Beispiel für eine sich anbahnende Bekämpfungslücke: Bekämpfung des Eichenprozessionsspinners.Foto: BGL

Durch diese verschärfte Zulassungsverordnung erwartet der BGL, dass für Anwendungen auf Flächen, die „von der Allgemeinheit genutzt werden“, künftig weniger Pflanzenschutzmittel zur Verfügung stehen werden.

Noch sei schwer zu sagen, wie viele Präparate verloren gehen werden. Aber schon jetzt zeichne sich ab, dass nicht nur für die Bekämpfung von Krankheiten und Schädlingen an Bäumen, sondern auch für die Pilzbekämpfung auf Rasenflächen immer weniger Lösungen zur Verfügung stehen werden.
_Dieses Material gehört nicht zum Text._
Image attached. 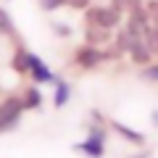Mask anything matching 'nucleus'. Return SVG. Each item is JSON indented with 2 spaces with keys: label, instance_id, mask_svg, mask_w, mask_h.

Daneben rechnet der BGL damit, dass die gewählte Formulierung im Gesetzentwurf eine ähnlich verwirrende Auslegung des Begriffes „gärtnerisch genutzte Freifläche“ in den Bundesländern bewirken wird, wie dies aktuell beim Bundesnaturschutzgesetz bezüglich der Frage von Baumfällungen auf „gärtnerisch genutzten Grundflächen (BNatSchG § 39 (5) Nr. 2)“ der Fall sei.

Daher schlägt der BGL vor, in §12 des Gesetzes und nicht in den Erläuterungen – folgende Formulierung aufzunehmen: „Unter gärtnerischer Nutzung ist nicht nur der Erwerbsgartenbau zu verstehen, sondern jede gärtnerische Nutzung, zum Beispiel Haus- und Kleingärten, Parks und sonstige Grünanlagen, Sportplätze einschließlich Golfplätze, sowie Friedhöfe.“

Darüber hinaus kritisiert der BGL § 17, der die Anwendung von Pflanzenschutzmitteln auf öffentlichen Flächen regelt. Es würden Flächen, „die von der Allgemeinheit genutzt werden“, mit unterschiedlich sensiblen Bereichen wie einerseits Sportplätze und Parkanlagen sowie andererseits Einrichtungen des Gesundheitswesens in eine Reihe gestellt.

Der BGL kritisiert außerdem, dass eine Reihe von Bestimmungen in den §§ 9 und 23 einen erheblichen Aufwand für den GaLaBau nach sich ziehen werde. Deshalb müssten diese Paragrafen praktikabler gefasst werden. Gemeint ist zum Beispiel § 9 Absatz (2), in dem das Antrags- und Nachweisverfahren für den Sachkundenachweis beschrieben wird. Der BGL regt unter anderem an, zumindest beim erstmaligen Ausstellen des Sachkundenachweises nach erfolgter Abschlussprüfung sollte für die zuständigen Stellen ein umsetzbares, vereinfachtes Verfahren (Ausstellen des Nachweises) möglich sein, statt auch von den Prüflingen einen extra Antrag zu fordern.

In § 23 (Abgabe von Pflanzenschutzmitteln) Absätze (3) und (4) werden dem „Abgebenden“ eine Fülle von Informations- und Unterrichtungspflichten auferlegt. Aus der Sicht des BGL sind hier Zweifel angebracht, ob diese Auflagen leistbar und damit realistisch sind.